Her reluctance stemmed from far more than lack of belief in the Oracle’s powers; to herself, Asher could acknowledge that what she feared most was the loss of that unbelief, to be forced to accept that her control over her own destiny was at best an illusion.
What a coward I am. If I were really sure, I wouldn’t be afraid to go!’ Numbly, she began to retrace her steps, away from the harbour and west, inland toward the highest point of the city. She climbed the steep main street with a heavy heart, feeling an outsider among the mass of people thronging the paved road as she moved against the trend. She was aware of her surroundings only peripherally, automatically noticing the landmarks that told her how far she had
come. Her way took her past the wealthy quarter, where the councillors and other merchant clans had their houses, where there were open spaces and walled gardens rather than the narrow streets lower down; her senses registered the decline in noise and numbers of people, but without interest.

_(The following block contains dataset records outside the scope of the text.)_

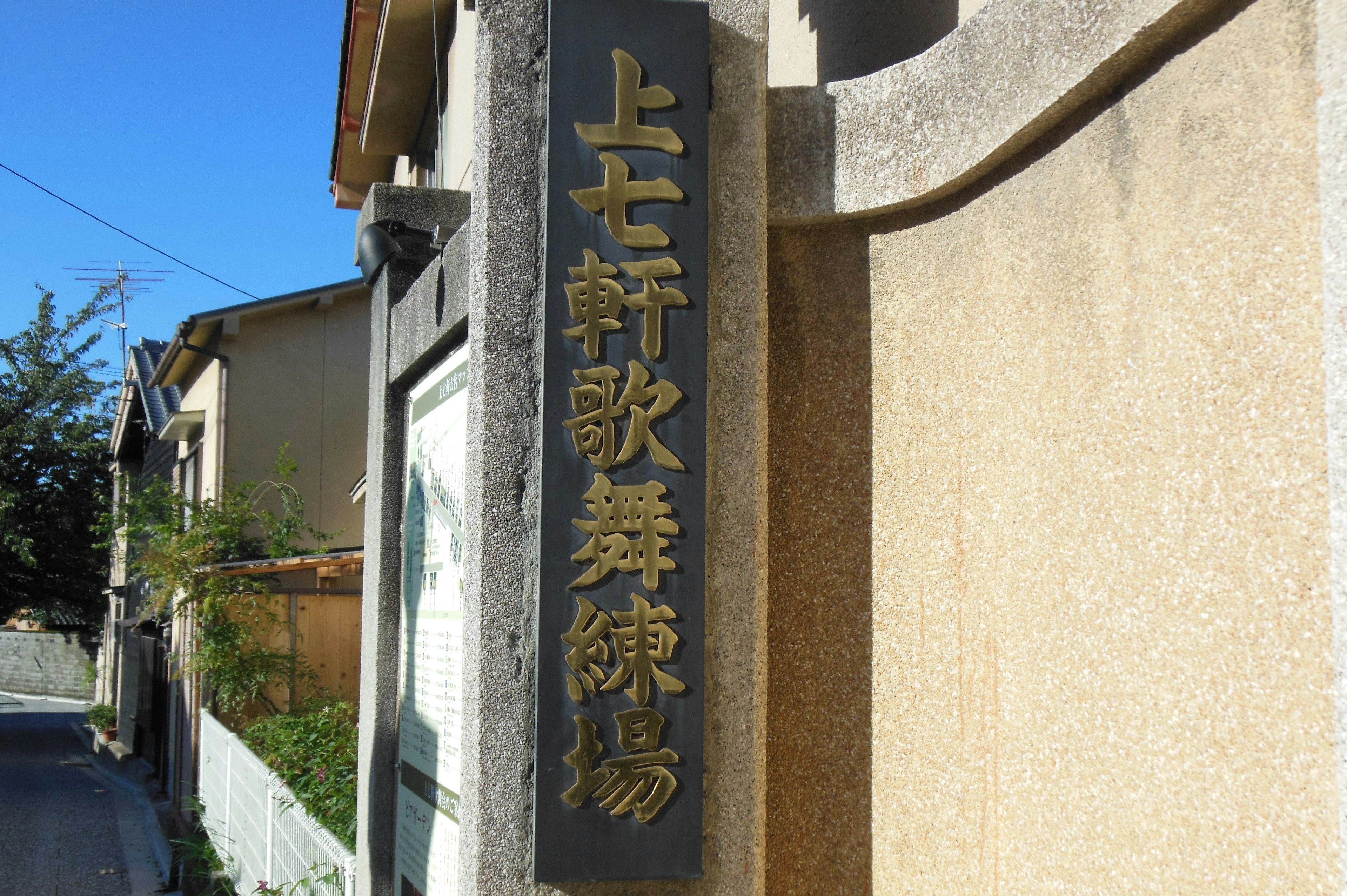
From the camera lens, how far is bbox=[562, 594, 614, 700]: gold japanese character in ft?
8.56

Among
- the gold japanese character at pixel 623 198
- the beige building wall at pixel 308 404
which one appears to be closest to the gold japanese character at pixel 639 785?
the gold japanese character at pixel 623 198

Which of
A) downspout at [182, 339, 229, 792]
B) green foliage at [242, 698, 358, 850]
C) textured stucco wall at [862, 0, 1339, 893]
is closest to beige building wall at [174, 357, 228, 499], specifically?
downspout at [182, 339, 229, 792]

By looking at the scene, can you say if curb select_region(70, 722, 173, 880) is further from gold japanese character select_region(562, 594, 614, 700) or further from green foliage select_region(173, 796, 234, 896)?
gold japanese character select_region(562, 594, 614, 700)

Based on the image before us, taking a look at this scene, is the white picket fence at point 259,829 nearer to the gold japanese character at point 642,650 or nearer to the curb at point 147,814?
the curb at point 147,814

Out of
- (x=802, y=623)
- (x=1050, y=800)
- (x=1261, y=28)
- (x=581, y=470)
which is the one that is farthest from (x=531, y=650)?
(x=1261, y=28)

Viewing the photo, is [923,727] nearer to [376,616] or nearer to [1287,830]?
[1287,830]

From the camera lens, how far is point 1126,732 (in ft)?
7.22

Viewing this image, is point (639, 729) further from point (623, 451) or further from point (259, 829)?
point (259, 829)

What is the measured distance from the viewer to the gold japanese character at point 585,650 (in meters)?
2.61

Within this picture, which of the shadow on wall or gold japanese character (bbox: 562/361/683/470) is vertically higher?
the shadow on wall

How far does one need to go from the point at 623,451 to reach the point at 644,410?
0.12m

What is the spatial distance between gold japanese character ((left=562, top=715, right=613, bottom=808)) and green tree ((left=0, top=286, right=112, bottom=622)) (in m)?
25.2

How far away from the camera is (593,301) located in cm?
269

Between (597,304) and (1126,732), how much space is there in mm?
1559
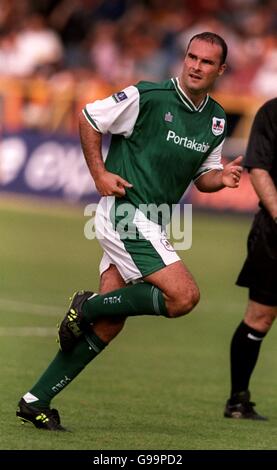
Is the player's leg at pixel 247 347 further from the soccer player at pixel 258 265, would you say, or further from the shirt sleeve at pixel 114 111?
the shirt sleeve at pixel 114 111

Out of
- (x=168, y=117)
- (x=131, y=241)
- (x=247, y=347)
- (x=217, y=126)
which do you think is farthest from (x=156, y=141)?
(x=247, y=347)

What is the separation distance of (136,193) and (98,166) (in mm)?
301

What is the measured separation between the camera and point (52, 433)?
7.50 metres

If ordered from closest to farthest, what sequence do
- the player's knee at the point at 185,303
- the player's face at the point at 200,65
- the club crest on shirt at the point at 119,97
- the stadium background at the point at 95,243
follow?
the player's knee at the point at 185,303, the club crest on shirt at the point at 119,97, the player's face at the point at 200,65, the stadium background at the point at 95,243

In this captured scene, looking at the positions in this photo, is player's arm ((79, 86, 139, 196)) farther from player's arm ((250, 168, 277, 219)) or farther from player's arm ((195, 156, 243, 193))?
player's arm ((250, 168, 277, 219))

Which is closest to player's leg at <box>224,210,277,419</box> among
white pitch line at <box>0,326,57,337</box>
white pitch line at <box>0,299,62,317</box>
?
white pitch line at <box>0,326,57,337</box>

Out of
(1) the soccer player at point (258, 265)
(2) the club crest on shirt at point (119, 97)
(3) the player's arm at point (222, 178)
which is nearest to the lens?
(2) the club crest on shirt at point (119, 97)

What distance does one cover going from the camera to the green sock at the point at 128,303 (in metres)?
7.56

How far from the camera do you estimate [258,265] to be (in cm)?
864

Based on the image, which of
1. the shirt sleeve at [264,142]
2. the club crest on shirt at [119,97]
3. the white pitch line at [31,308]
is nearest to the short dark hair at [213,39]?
the club crest on shirt at [119,97]

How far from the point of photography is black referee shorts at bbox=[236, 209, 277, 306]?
8.55m

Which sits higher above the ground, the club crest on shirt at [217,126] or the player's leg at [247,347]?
the club crest on shirt at [217,126]

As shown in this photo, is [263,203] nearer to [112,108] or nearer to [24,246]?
[112,108]
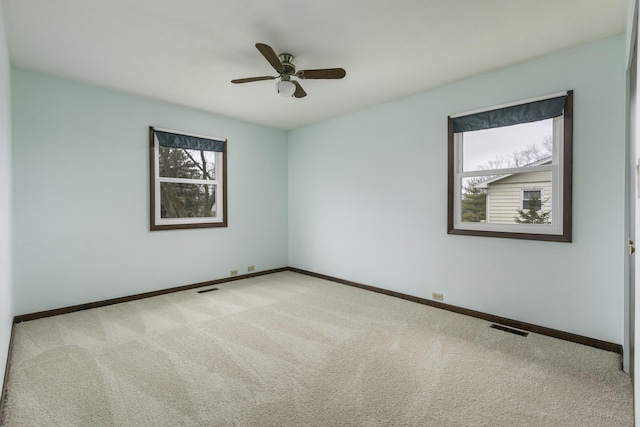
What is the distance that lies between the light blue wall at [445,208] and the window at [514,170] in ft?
0.30

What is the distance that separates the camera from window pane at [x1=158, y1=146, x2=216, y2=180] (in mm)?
4312

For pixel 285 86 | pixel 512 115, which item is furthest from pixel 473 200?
pixel 285 86

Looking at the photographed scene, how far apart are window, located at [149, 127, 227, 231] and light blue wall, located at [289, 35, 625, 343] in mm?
1372

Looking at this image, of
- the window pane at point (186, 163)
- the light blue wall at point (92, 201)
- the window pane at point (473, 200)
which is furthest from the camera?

In front of her, rising behind the high city walls, the hill of the Oracle soared up, steep and forbidding, topped by the white-walled citadel that housed the Oracle. Asher could just make out a figure about halfway up the slopes, and wondered briefly whether it belonged to another of the chosen, and whether he or she went more willingly than herself.
Why should anyone want to know a future they could not alter, even if such a thing were possible? Asher, remembering certain events in her own life, shuddered; if the Fates had dictated those for her, she had no wish to become acquainted with them.
She reached the Nevergate and presented her leaf-token to the watchful Kamiri duty-guards, only a little surprised when they allowed her to pass through unimpeded; it had been too much to hope for a reprieve. The grey men held the Oracle in a respect bordering on idolatry, which was why they permitted so little access to the common people of the city over which it cast its sway.
As the gates shut behind her, she experienced the sense that instead of letting her out, the city was rejecting her, that she was no longer welcome within its confines. She shook herself, ordering her thoughts.
She began to climb the path leading to the citadel, wide and deeply rutted from centuries of use. Until the invasion, permission to visit the Oracle had lain in the hands of the city council, and the men and women of Venture had made the journey often to consult on their marriages and children, on illness, on where they should build their houses or send their ships; now, it was a privilege the Kamiri governor rarely granted. Amrist sent messengers several times a year, and important visitors to the city were allowed to make the trek, but the old, close connection between city and Oracle had been severed, at severe financial loss to Venture. Many of the inns and shops that had served the Oracle’s suppliants no longer existed, their owners now numbered among the poor.